*OBJECTIF DE L'EXERCICE:*
Indiquez si chacune des affirmations 1., 2. et 3. concorde avec le texte sur le jeûne du ramadan, en répondant oui ou non et en citant mot pour mot le passage décisif.
1. Le Coran et les hadiths développent longuement la valeur spirituelle du jeûne.
2. Le jeûne comprend aussi l'abstinence de tout plaisir sexuel.
3. Le Coran a été révélé durant le mois de ramadan.

*BLOC DE TEXTE:*
Pourquoi les musulmans jeûnent-ils ?
Page 1 sur 1
Pourquoi les musulmans jeûnent-ils ?
Quelles sont les significations du mois de ramadan ? Quelles questions particulières l'observance de ce jeûne pose-t-elle aux musulmans européens, minoritaires au sein de leurs sociétés ?
Il y a d'abord une signification spirituelle de l'acte de jeûne. Comme dans toutes les pratiques ascétiques des différentes religions, il s'agit d'affamer le corps pour prendre conscience que les besoins humains les plus essentiels sont spirituels : réduire le temps passé à subvenir aux besoins physiques - non seulement ne pas manger ni boire, mais s'abstenir aussi de tout plaisir sexuel - pour se consacrer davantage à la méditation et à la prière. Notons cependant qu'il est difficile, à la lecture du Coran comme des hadiths (paroles canoniques du prophète Mahomet) de trouver de véritables développements sur cette valeur spirituelle du jeûne. Là comme ailleurs, l'islam se montre surtout ritualiste, la religion ordonne mais explique peu, insistant encore et toujours sur les modalités «techniques» du jeûne, relatives par exemple au discernement du moment de l'aube où il est légitime de le commencer - «Mangez et buvez jusqu'à moment où vous pourrez distinguer le fil blanc du fil noir», précise le Coran à ce sujet. A peine le texte mentionne-t-il, en fait de raisons métaphysiques et de vertus spirituelles de l'abstinence, l'idée que «jeûner est un bien pour vous» parce que «le Coran a été révélé durant le mois de ramadan». Période de descente particulière de la grâce divine donc, mais c'est manifestement à chaque musulman de découvrir par lui-même ses bénéfices profonds.

*ENREGISTREMENTS FOURNIS:*

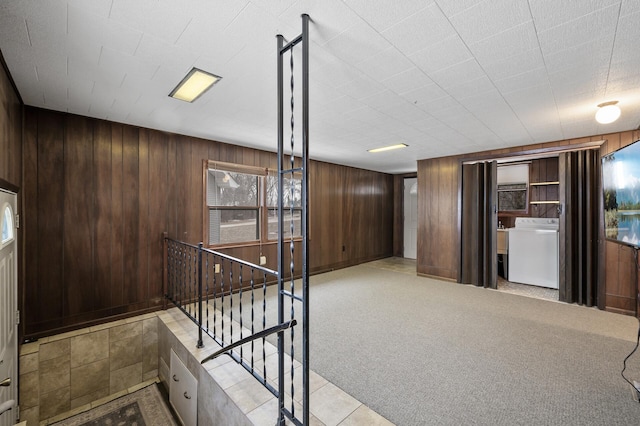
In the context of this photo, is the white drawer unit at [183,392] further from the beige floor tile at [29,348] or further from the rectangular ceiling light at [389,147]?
the rectangular ceiling light at [389,147]

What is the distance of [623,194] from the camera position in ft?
7.50

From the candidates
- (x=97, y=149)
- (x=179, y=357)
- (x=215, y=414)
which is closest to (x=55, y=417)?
(x=179, y=357)

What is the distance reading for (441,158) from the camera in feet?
17.3

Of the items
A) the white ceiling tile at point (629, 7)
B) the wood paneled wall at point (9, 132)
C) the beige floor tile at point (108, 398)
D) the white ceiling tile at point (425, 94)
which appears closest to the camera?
the white ceiling tile at point (629, 7)

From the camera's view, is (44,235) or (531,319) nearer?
(44,235)

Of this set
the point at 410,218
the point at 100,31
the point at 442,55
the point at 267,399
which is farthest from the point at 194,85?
the point at 410,218

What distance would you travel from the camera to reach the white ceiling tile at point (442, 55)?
1720 millimetres

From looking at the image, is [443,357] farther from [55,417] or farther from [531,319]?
[55,417]

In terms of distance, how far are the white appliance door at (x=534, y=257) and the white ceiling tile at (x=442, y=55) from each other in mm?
4233

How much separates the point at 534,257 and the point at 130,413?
20.3 feet

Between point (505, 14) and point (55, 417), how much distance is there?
4914 millimetres

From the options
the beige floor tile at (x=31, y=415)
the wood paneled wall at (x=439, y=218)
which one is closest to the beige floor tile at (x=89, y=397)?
the beige floor tile at (x=31, y=415)

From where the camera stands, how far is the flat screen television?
2.05 m

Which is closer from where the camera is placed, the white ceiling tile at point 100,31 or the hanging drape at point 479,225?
the white ceiling tile at point 100,31
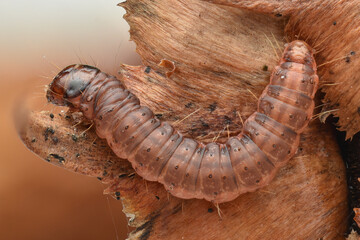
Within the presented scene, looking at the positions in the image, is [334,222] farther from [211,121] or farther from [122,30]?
[122,30]

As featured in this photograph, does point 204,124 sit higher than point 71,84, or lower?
lower

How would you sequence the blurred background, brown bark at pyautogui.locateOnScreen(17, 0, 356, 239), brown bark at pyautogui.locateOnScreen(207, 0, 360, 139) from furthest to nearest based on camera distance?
the blurred background
brown bark at pyautogui.locateOnScreen(17, 0, 356, 239)
brown bark at pyautogui.locateOnScreen(207, 0, 360, 139)

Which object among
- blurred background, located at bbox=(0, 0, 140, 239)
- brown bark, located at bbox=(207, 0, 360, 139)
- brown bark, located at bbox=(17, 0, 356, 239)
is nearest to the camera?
brown bark, located at bbox=(207, 0, 360, 139)

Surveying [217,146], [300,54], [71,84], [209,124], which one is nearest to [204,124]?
[209,124]

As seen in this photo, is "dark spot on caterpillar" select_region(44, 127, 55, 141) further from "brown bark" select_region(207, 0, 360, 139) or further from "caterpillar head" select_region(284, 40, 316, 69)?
"caterpillar head" select_region(284, 40, 316, 69)

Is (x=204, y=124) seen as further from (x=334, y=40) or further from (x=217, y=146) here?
(x=334, y=40)

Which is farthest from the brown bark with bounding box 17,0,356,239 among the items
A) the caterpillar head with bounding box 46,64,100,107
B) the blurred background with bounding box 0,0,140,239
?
the blurred background with bounding box 0,0,140,239

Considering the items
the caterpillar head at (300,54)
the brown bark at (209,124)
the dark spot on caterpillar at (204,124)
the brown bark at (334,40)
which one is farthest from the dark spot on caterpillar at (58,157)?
the caterpillar head at (300,54)
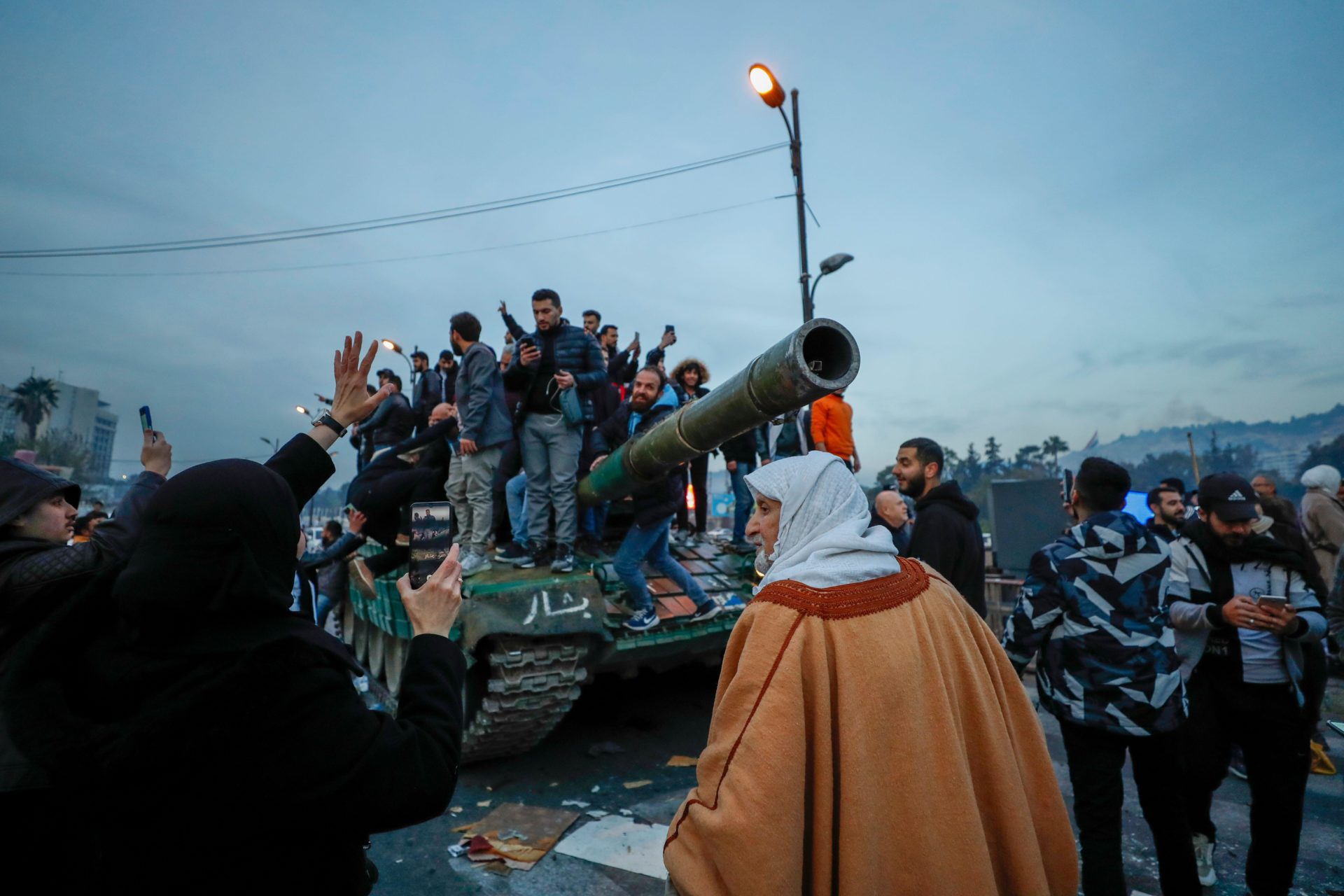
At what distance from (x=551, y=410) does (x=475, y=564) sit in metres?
1.21

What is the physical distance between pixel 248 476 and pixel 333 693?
1.44 ft

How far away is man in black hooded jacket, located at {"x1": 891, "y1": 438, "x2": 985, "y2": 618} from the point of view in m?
3.82

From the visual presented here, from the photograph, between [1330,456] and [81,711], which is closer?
[81,711]

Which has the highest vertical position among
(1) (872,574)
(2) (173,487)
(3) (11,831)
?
(2) (173,487)

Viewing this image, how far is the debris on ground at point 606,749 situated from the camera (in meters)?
5.29

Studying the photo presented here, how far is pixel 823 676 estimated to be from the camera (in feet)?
4.79

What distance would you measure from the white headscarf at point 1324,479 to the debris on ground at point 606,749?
5.92 metres

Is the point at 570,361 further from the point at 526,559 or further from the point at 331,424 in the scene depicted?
the point at 331,424

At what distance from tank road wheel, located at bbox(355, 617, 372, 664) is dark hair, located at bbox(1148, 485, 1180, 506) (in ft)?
25.1

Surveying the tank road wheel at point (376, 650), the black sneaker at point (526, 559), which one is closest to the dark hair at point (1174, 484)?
the black sneaker at point (526, 559)

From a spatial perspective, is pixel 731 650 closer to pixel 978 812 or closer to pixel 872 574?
pixel 872 574

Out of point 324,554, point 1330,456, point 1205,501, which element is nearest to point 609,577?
point 324,554

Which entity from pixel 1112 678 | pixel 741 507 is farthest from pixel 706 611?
pixel 1112 678

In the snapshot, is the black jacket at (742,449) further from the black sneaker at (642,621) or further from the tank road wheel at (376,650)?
the tank road wheel at (376,650)
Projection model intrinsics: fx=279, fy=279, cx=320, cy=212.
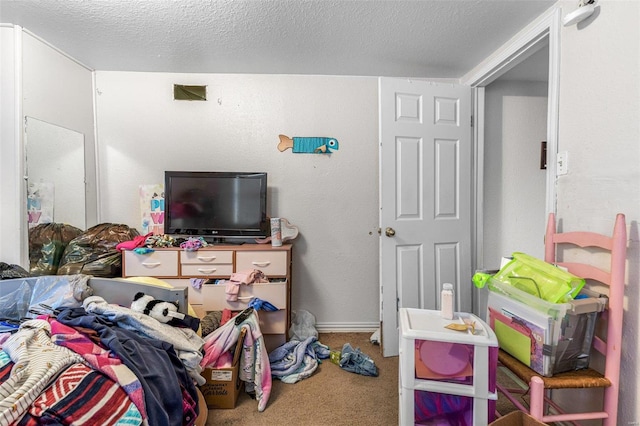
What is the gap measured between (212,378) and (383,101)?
2.14 meters

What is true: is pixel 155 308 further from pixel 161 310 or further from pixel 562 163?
pixel 562 163

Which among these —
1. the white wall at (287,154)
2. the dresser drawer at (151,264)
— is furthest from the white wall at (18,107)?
the dresser drawer at (151,264)

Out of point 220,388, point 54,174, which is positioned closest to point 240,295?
point 220,388

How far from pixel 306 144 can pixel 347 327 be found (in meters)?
1.68

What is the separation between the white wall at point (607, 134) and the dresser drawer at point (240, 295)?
1779 millimetres

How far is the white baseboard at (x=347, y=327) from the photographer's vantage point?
8.26ft

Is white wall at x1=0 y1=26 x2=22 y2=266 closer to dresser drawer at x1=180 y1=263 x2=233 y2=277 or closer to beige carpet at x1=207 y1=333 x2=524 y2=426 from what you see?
dresser drawer at x1=180 y1=263 x2=233 y2=277

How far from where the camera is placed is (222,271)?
212 cm

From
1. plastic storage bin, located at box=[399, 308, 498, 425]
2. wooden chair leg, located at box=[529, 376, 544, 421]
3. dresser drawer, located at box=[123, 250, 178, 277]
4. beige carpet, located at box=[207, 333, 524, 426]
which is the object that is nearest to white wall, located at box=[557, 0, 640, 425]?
wooden chair leg, located at box=[529, 376, 544, 421]

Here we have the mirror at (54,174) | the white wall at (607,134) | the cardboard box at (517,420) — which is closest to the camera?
the cardboard box at (517,420)

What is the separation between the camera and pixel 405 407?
109 centimetres

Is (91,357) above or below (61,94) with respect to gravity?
below

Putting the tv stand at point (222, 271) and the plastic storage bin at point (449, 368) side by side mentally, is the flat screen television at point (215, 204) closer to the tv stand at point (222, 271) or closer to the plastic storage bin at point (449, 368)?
the tv stand at point (222, 271)

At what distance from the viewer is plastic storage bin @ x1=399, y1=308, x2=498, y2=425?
3.47 ft
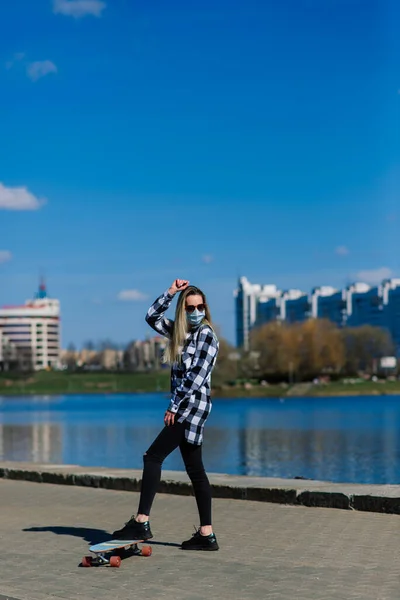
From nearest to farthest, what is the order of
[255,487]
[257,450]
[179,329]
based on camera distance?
1. [179,329]
2. [255,487]
3. [257,450]

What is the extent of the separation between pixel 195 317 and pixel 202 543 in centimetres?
185

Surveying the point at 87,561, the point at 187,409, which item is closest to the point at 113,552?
the point at 87,561

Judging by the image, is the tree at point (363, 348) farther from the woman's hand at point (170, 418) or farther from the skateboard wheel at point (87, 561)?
the skateboard wheel at point (87, 561)

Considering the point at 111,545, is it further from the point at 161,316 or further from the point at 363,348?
the point at 363,348

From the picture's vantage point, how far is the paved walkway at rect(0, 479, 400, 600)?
6.98m

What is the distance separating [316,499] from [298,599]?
164 inches

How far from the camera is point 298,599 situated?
21.7ft

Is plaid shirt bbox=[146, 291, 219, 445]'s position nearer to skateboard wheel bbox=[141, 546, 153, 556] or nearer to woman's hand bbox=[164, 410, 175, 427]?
woman's hand bbox=[164, 410, 175, 427]

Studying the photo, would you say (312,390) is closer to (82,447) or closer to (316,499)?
(82,447)

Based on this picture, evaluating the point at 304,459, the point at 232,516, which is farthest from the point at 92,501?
the point at 304,459

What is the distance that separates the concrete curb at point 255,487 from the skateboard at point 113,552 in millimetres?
2881

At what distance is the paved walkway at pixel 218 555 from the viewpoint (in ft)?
22.9

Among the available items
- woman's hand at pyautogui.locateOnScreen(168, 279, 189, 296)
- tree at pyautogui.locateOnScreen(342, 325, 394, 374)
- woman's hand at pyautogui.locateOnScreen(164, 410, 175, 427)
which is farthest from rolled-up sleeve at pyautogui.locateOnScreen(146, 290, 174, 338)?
tree at pyautogui.locateOnScreen(342, 325, 394, 374)

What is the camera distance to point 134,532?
8289mm
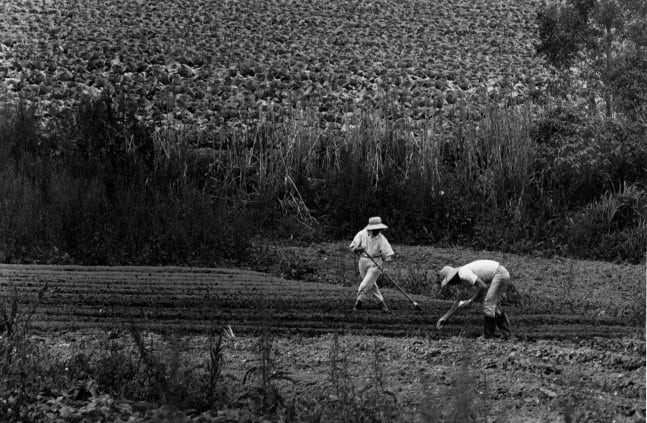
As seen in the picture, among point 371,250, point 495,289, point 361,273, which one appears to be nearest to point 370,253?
point 371,250

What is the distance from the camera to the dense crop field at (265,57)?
27.0 metres

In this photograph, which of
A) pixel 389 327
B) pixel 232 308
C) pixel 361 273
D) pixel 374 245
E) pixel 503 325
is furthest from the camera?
pixel 232 308

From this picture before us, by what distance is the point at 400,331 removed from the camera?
11.5m

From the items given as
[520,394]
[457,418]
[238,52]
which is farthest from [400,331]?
[238,52]

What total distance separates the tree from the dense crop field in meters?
4.95

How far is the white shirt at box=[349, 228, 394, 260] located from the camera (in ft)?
40.0

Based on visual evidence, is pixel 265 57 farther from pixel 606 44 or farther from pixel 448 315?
pixel 448 315

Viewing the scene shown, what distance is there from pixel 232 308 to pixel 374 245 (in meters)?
2.11

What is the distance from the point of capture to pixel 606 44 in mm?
20203

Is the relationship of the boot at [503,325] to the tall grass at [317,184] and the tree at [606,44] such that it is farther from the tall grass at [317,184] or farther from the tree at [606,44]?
the tree at [606,44]

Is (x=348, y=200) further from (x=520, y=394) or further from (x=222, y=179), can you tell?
(x=520, y=394)

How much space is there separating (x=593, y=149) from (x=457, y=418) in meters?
15.2

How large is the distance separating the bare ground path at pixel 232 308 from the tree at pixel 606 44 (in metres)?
7.38

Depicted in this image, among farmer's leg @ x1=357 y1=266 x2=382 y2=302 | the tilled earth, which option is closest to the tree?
the tilled earth
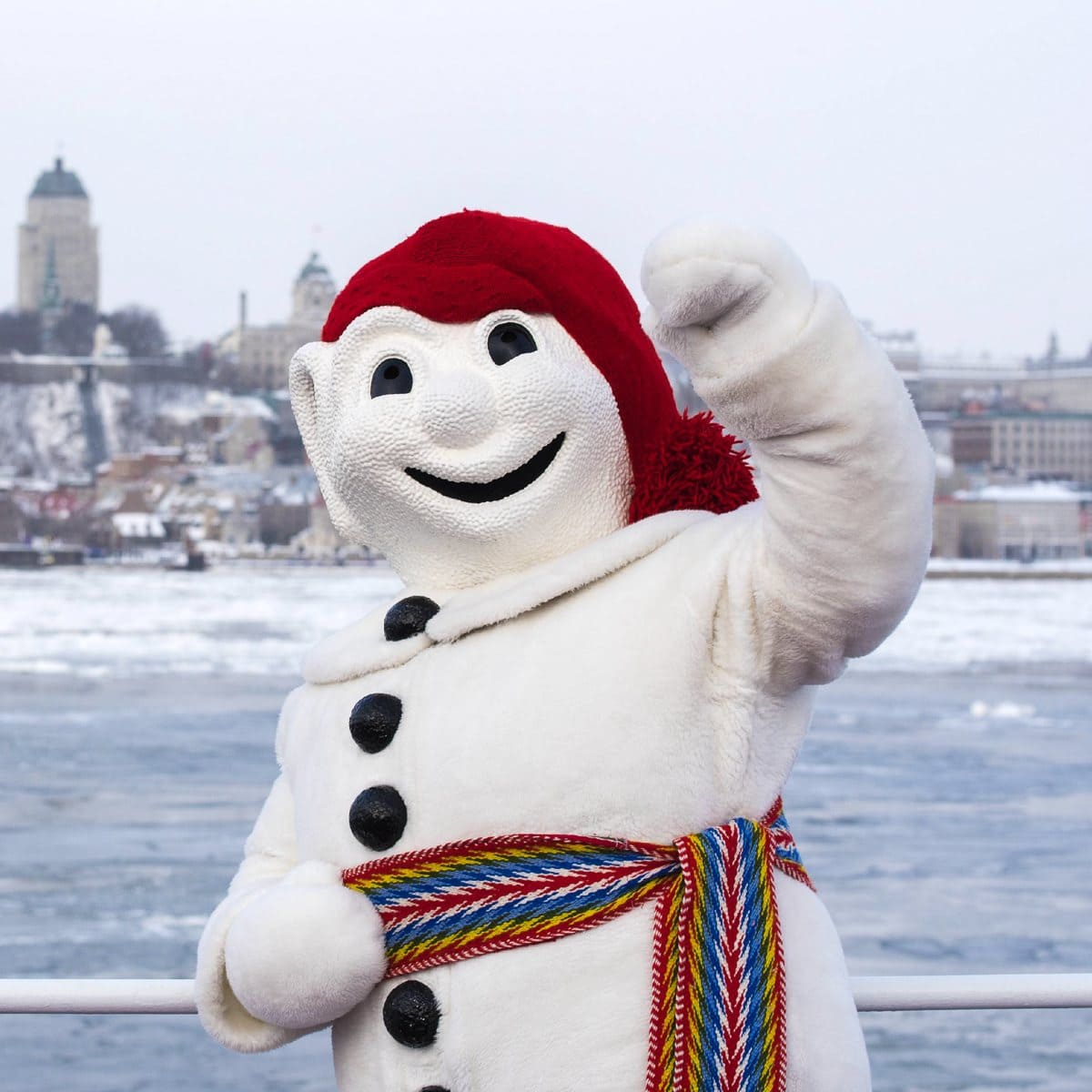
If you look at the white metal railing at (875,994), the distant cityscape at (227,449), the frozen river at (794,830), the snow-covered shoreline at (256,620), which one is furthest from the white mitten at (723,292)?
the distant cityscape at (227,449)

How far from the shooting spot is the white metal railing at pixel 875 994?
3.54 ft

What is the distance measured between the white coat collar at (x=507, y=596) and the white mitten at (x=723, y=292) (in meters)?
0.16

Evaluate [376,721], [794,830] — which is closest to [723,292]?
[376,721]

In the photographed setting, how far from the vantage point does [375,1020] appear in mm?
992

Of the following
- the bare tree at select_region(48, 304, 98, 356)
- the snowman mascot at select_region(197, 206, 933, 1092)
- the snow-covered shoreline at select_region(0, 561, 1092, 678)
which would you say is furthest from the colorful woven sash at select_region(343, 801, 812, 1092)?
the bare tree at select_region(48, 304, 98, 356)

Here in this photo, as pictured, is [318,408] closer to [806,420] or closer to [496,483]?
[496,483]

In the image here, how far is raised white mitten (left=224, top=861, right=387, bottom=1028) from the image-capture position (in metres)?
0.97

*RÉSULTAT:*
1. Non : « il est difficile, à la lecture du Coran comme des hadiths (paroles canoniques du prophète Mahomet) de trouver de véritables développements sur cette valeur spirituelle du jeûne »
2. Oui : « s'abstenir aussi de tout plaisir sexuel »
3. Oui : « le Coran a été révélé durant le mois de ramadan »